▶ [Task instructions]: Retype precisely the section of the data that starts at the line containing "Based on what" and runs to its final line, ends included.

>> start Data entries

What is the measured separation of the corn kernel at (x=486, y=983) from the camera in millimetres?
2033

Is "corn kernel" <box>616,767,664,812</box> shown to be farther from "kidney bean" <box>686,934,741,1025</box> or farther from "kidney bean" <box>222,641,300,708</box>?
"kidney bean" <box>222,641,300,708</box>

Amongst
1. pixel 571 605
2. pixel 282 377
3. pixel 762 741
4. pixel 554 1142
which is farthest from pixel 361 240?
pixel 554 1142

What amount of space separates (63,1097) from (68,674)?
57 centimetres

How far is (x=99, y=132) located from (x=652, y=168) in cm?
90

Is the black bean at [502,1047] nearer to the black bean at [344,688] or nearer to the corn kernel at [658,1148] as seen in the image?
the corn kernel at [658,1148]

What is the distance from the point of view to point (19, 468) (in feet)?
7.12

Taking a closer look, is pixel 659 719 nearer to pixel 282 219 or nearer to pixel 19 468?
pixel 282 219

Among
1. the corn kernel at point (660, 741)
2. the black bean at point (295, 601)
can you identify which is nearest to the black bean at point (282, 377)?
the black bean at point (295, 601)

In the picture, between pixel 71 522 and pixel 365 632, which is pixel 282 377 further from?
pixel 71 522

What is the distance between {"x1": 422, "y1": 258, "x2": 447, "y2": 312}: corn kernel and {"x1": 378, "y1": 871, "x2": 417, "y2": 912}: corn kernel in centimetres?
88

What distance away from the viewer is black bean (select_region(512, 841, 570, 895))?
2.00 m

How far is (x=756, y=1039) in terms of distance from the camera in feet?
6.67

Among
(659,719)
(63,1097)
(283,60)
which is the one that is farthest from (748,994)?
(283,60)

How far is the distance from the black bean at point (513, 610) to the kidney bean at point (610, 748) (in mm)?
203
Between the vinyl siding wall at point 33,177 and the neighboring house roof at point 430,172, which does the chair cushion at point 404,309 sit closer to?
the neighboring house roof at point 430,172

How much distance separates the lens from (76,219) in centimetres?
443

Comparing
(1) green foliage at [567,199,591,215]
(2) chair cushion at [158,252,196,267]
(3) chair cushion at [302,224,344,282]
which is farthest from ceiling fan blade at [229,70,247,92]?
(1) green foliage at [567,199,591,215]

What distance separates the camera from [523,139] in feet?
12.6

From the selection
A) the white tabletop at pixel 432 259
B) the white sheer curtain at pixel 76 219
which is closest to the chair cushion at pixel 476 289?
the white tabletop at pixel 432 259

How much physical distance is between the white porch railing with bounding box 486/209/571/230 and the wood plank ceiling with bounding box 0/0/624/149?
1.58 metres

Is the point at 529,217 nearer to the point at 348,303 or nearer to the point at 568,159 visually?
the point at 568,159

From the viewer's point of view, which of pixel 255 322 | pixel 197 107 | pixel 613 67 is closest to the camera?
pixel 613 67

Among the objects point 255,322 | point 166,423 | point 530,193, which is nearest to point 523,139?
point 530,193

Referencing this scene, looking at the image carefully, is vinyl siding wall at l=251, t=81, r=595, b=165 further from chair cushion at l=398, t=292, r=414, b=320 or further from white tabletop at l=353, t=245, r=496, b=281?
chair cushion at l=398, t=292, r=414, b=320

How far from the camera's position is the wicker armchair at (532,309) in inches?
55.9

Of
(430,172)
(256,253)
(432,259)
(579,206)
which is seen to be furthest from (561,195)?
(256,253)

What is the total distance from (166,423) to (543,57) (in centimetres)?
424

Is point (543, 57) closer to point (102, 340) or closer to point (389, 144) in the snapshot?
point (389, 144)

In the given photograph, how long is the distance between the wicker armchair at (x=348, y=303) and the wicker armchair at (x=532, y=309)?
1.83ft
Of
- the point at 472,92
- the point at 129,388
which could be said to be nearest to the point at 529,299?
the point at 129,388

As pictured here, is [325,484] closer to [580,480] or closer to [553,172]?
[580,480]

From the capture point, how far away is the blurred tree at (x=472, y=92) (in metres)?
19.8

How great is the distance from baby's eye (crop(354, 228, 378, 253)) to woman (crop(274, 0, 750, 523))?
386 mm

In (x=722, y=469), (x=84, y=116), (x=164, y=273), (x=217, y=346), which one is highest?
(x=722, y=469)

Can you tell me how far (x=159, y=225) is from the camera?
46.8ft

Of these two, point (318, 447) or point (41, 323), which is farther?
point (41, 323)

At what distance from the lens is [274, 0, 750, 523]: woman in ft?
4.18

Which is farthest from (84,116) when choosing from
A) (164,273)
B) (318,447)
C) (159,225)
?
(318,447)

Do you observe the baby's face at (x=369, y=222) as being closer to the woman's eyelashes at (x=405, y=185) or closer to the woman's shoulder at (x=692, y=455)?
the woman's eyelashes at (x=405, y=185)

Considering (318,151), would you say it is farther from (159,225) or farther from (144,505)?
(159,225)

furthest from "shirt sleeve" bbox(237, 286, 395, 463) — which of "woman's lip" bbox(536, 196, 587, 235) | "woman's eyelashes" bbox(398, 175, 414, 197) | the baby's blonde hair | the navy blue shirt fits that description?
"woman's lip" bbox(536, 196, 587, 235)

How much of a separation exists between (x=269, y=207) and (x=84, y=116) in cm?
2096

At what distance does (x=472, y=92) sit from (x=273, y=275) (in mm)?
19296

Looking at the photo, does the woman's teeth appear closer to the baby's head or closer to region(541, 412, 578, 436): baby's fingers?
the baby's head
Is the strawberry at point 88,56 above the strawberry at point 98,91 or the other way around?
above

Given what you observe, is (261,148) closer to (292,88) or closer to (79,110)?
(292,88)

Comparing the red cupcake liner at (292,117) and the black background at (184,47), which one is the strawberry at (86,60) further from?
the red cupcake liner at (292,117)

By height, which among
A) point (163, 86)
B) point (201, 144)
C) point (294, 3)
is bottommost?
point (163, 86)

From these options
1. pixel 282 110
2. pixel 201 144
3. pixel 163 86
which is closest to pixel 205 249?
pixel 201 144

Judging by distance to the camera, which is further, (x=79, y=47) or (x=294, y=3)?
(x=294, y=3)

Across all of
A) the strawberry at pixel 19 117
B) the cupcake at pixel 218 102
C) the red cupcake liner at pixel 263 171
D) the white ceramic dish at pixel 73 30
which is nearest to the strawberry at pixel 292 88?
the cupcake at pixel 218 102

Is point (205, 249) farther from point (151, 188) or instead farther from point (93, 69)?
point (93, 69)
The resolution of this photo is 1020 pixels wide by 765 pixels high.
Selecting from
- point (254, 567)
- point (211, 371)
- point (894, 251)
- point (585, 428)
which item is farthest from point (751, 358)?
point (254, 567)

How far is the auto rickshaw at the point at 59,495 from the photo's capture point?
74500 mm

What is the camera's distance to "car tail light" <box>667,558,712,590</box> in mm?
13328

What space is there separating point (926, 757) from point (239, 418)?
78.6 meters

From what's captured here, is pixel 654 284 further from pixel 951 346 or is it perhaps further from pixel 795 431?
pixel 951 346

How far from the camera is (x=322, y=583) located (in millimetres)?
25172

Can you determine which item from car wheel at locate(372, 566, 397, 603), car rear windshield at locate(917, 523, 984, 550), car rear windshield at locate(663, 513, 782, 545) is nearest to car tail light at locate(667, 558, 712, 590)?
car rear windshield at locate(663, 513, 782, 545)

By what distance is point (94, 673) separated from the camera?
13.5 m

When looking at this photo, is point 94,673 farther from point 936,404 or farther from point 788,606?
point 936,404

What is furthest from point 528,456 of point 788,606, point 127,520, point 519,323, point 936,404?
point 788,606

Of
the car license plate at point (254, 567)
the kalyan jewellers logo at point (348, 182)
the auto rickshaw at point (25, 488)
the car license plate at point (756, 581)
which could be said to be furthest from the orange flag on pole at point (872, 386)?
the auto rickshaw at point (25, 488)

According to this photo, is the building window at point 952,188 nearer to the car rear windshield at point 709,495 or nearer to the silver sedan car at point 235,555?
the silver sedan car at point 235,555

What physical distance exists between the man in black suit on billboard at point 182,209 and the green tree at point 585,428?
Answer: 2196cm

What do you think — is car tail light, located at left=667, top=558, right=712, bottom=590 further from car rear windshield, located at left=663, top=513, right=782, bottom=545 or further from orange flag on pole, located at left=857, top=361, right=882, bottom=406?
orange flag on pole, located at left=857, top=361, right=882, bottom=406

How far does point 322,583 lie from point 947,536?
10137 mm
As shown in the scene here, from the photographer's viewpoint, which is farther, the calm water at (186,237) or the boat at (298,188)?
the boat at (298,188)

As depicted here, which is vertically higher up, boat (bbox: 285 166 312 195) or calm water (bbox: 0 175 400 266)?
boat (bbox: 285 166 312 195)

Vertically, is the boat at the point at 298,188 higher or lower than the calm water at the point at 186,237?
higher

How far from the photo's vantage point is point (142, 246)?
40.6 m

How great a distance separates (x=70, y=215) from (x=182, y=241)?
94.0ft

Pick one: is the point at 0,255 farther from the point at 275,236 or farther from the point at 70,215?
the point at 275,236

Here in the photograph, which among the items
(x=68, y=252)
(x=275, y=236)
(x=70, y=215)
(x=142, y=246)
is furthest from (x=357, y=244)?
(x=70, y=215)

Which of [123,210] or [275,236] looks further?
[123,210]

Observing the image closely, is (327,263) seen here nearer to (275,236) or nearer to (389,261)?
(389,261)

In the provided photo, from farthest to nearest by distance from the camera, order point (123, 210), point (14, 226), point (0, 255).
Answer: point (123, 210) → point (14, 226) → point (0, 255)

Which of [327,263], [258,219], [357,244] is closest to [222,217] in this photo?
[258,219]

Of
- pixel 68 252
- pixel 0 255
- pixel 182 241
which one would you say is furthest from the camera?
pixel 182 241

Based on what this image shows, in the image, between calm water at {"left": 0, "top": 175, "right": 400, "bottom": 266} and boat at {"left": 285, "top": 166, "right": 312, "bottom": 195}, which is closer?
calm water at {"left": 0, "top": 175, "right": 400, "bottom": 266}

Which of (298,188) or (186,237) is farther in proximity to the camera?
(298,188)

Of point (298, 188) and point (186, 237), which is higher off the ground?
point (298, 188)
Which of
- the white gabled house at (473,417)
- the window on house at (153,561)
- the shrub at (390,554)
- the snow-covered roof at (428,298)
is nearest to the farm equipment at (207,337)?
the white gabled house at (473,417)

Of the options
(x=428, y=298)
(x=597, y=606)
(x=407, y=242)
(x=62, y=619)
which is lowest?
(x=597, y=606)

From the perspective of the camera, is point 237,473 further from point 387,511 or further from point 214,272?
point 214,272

>> end Data entries

▶ [Response]:
Based on what this image shows, in the image, between calm water at {"left": 0, "top": 175, "right": 400, "bottom": 266} and boat at {"left": 285, "top": 166, "right": 312, "bottom": 195}, which is closer?
calm water at {"left": 0, "top": 175, "right": 400, "bottom": 266}

Which of (298,188) or (186,237) is farther in proximity to the camera?
(298,188)

Of point (298, 188) and point (186, 237), which is higher off the ground?
point (298, 188)
Which of
- the white gabled house at (473,417)
- the window on house at (153,561)
- the shrub at (390,554)
- the snow-covered roof at (428,298)
is nearest to the farm equipment at (207,337)?
the white gabled house at (473,417)

Of the options
(x=428, y=298)
(x=597, y=606)
(x=407, y=242)
(x=62, y=619)
which is lowest?
(x=597, y=606)

From the perspective of the camera, is point 237,473 further from point 387,511 or further from point 214,272?
point 214,272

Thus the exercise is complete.